While exploring the world of Pixie Hollow, players were able to play talent games in order to gain various currencies, which could be traded and could be used at Fairy stores to buy clothing or furnishings for the Fairies' home. These shops varied in the items they offered. The cosmetic stores in the game were Gale's Outfitters, Summit Style, Pixie Post Office (which allowed players to buy outfits to send to other players), Coal's Clothiers, Cassie's Costume Shop, Zephyr's Zoom Room, Queen's Boutique, Schelly's Shears, Bella's Baubles, Daisy's Dyes, and Prism's Pixie Spa. Item shops for furniture and decor included Harmony's Sweet Shop, Phoebe's Party Favors, Garden Supply, Neville's New Homes, Ember's Essentials, and Treetop Housewares.

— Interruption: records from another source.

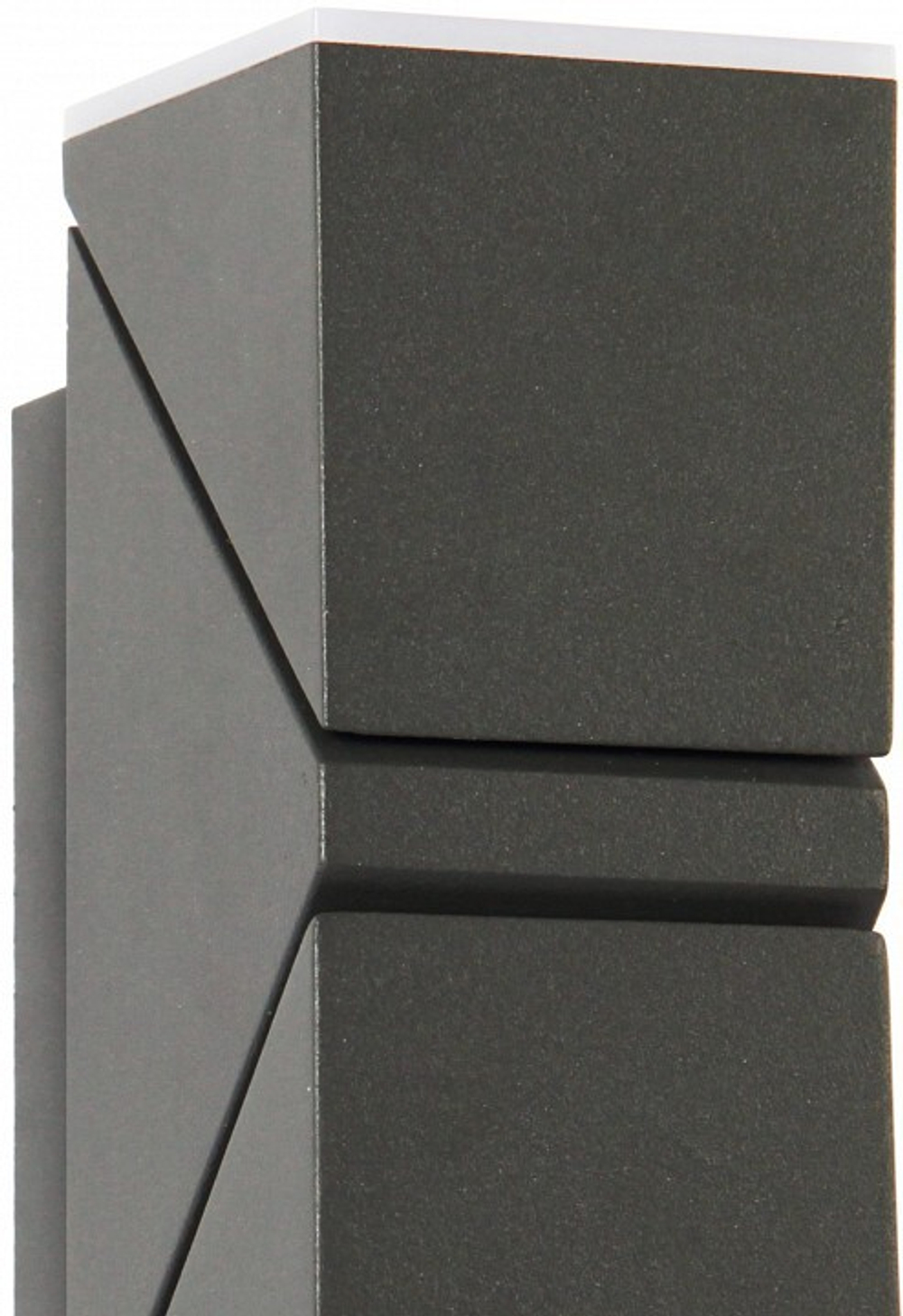 Накладной светильник Favourite Pilon 3027-2W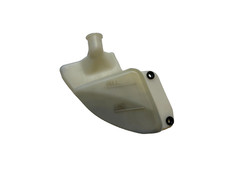 Yamaha YZF - R6 RJ15 2008 -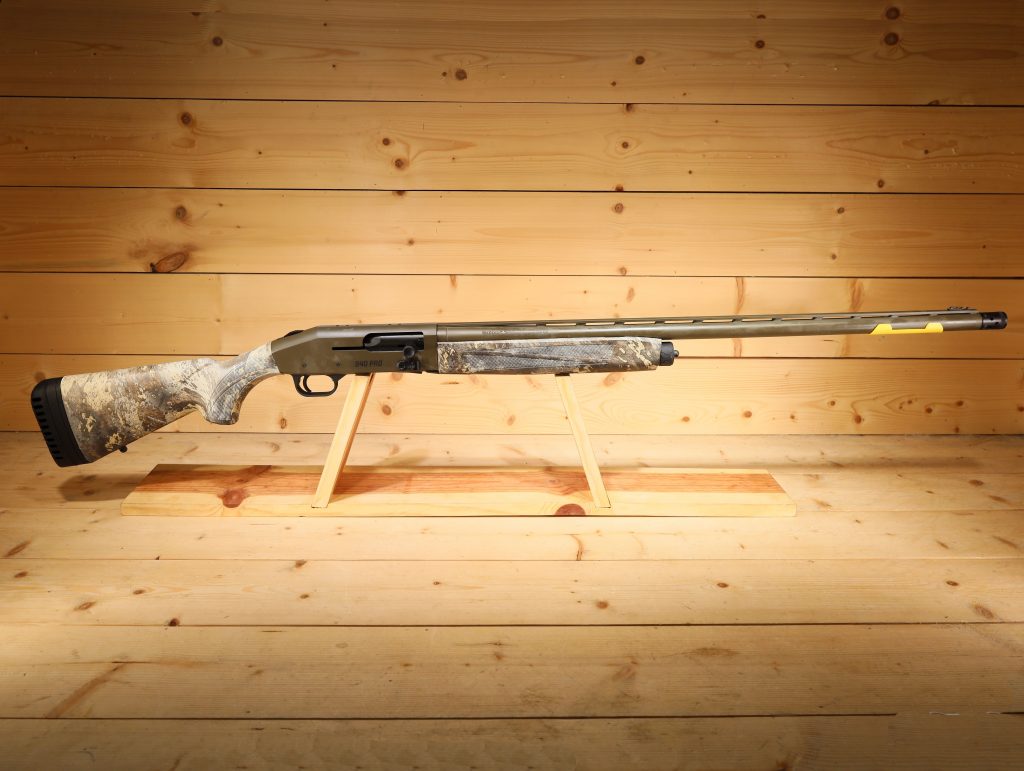 Mossberg 940 Pro Waterfowl 12GA - Adelbridge & Co. Gun Store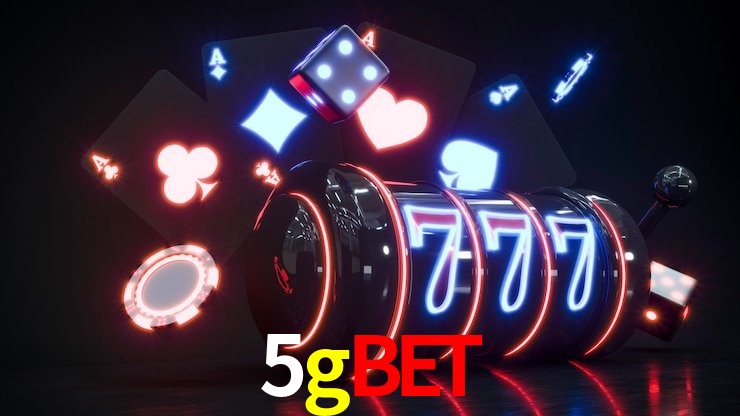 Basketball Betting 5gbet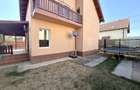 Casa individuala, 3 camere, 250 mp teren - Dumbravita - 14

Players with paid membership could own pets known as "Animal Friends" and care for them. These animals could be purchased at Beck's Animal Nursery. Techno Source released a friendship bracelet in stores called Disney Fairies Pixie Hollow Clickables Friendship Bracelets, which was linked to users' online accounts. Overall, this game provided children and fans of the Disney Fairies franchise a chance to escape into the world of Pixie Hollow.

== Critical reception ==
GameZone gave the game 6/10. The game received the Parents' Choice Award, Silver Honor. The game also received the Parents' Choice Approved award.

In an article by Wired, the game received praise for the "Gorgeous graphics, heavy character customization, fun mini-games," but criticized the "Heavy handed consumerism."

A 2008 article from the magazine Variety about the site voiced concerns from parents that introducing children to online games at a young age could "one day make them a World of Warcraft addict". A New York Times article from 2007 said much of the same in its discussion about young children on the Internet. The article commented that the site could allow users to play games ("help create the seasons") and interact with other "fairies". When avatars move across the screen, they leave a sparkling trail of pixie dust, a carefully designed part of the experience.

== Closing ==
Pixie Hollow closed on September 19, 2013. Its closure was poorly received by users, especially bloggers in the community, many of whom created petitions to "save Pixie Hollow".

Following the game's closure, in 2018 a developer began the process of creating a spin-off of Pixie Hollow. This site has been up and running called We the Pixies. The game includes two of the original mini-games and three of the original map locations. The rebuild has a growing community on Discord, where players can find each other and talk with game developers about any needed fixes or bugs within the game.